(Document text)
The church of St Catherine-by-the-Sea was built to serve the scattered population in and around Holworth, all of whom were at least two miles from a church. In circa 1887, the Bishop of Salisbury, the Right Rev. John Wordsworth, gave permission to Rev. Robert Linklater of Holworth House for Holy Communion to be celebrated in the house. The congregation became so large that services had to be held in the house's entrance hall. In circa 1904, a large kitchen in a nearby cottage owned by Mr. and Mrs. Edward Duke of Dorchester was also made available to local inhabitants for Divine service.

In 1906, Rev. Linklater had a larger private chapel created by converting the house's stable block. The chapel, dedicated to St Catherine-by-the-Sea, opened for Divine service on 15 July 1906. The woodwork was done by Mr. Moore of Owermoigne and all masonry work by Mr. Walter Toms of Winfrith Newburgh. In August 1906, the chapel was presented with a bible gifted by Mr. and Mrs. E. Barnaby-Duke. It was dedicated on 12 August and first used during that day's evening service by Rev. Pickard-Cambridge, the rector of Warmwell.
(End Document text)
(Record excerpts)
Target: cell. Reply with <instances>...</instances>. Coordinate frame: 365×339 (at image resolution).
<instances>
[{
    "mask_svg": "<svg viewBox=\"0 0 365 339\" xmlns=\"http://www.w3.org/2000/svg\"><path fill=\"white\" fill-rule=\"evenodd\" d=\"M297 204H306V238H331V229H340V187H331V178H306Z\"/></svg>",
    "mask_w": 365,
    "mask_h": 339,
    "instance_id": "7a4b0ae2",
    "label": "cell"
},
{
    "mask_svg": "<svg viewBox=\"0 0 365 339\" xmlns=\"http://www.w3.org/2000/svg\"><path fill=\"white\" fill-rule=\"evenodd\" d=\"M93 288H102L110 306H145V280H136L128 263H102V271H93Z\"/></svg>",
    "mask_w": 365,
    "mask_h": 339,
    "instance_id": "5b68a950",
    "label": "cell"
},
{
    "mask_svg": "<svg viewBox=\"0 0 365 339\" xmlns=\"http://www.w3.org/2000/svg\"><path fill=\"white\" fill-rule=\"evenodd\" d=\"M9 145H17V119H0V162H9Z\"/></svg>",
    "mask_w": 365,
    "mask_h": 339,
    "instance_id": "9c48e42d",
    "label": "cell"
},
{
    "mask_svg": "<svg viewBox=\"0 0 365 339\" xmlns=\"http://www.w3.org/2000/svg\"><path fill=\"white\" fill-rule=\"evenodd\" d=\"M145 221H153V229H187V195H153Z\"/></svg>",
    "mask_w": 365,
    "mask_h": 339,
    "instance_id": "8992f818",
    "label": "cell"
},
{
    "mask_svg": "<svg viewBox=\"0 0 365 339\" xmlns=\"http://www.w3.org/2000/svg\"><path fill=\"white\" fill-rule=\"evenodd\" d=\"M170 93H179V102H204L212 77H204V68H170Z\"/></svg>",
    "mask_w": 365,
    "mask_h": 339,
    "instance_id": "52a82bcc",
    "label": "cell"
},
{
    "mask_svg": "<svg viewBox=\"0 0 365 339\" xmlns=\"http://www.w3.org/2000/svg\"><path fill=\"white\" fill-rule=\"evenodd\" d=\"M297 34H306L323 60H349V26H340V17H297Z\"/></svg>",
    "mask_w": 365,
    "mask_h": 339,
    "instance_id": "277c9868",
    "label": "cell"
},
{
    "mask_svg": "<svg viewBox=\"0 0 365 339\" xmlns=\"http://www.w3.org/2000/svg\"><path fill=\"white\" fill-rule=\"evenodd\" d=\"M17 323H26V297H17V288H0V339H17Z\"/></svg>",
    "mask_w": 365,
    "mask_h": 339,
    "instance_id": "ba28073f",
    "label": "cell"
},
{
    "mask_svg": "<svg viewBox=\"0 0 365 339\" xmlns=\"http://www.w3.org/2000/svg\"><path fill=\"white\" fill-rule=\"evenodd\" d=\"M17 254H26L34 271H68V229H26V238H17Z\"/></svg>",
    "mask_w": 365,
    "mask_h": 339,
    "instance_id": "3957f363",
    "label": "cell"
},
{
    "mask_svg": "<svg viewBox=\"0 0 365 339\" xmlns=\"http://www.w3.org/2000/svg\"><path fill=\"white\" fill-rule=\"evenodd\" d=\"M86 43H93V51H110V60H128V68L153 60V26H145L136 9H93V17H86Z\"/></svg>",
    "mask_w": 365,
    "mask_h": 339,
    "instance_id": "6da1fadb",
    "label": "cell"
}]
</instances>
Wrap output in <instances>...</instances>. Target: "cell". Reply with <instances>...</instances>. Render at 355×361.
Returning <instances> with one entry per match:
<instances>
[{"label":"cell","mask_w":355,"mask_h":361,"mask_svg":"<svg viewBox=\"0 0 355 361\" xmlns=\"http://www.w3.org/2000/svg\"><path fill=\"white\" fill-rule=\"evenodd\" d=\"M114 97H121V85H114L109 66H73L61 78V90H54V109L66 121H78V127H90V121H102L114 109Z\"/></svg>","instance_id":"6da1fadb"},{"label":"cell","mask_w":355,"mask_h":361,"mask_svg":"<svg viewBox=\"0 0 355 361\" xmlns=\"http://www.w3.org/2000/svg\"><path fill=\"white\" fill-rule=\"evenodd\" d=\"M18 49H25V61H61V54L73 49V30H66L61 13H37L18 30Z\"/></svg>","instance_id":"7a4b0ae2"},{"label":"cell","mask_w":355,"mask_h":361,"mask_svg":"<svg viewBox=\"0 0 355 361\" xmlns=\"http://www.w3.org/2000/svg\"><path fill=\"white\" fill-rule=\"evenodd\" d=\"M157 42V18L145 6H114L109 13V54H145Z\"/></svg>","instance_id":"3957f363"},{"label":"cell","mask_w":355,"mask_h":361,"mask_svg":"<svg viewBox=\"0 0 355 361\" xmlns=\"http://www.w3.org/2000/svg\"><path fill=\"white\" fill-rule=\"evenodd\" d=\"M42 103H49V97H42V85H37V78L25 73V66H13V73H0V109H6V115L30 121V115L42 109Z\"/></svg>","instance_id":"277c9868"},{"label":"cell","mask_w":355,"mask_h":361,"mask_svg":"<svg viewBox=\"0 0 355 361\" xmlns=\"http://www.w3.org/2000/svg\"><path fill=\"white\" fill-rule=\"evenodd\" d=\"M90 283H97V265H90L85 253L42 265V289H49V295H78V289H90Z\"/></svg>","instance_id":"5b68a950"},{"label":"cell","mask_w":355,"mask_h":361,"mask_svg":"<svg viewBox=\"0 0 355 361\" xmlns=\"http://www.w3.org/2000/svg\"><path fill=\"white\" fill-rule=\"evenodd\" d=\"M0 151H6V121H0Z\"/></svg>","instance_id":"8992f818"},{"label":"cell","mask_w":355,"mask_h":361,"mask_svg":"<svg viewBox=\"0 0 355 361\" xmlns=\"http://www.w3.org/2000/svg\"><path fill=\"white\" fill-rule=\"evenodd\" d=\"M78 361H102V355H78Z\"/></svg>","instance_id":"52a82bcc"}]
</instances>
(End Record excerpts)
▸ **Task set**
1: Reproduce the passage about St Catherine-by-the-Sea from "In 1906, Rev." up to and including "rector of Warmwell.".
2: In the passage about St Catherine-by-the-Sea, who carried out all of the chapel's masonry work?
3: List every place named in the passage about St Catherine-by-the-Sea, leaving out the church itself and Holworth House.

▸ **Answers to the tasks**
1:
In 1906, Rev. Linklater had a larger private chapel created by converting the house's stable block. The chapel, dedicated to St Catherine-by-the-Sea, opened for Divine service on 15 July 1906. The woodwork was done by Mr. Moore of Owermoigne and all masonry work by Mr. Walter Toms of Winfrith Newburgh. In August 1906, the chapel was presented with a bible gifted by Mr. and Mrs. E. Barnaby-Duke. It was dedicated on 12 August and first used during that day's evening service by Rev. Pickard-Cambridge, the rector of Warmwell.

2: Mr. Walter Toms of Winfrith Newburgh.

3: Holworth, Salisbury, Dorchester, Owermoigne, Winfrith Newburgh, Warmwell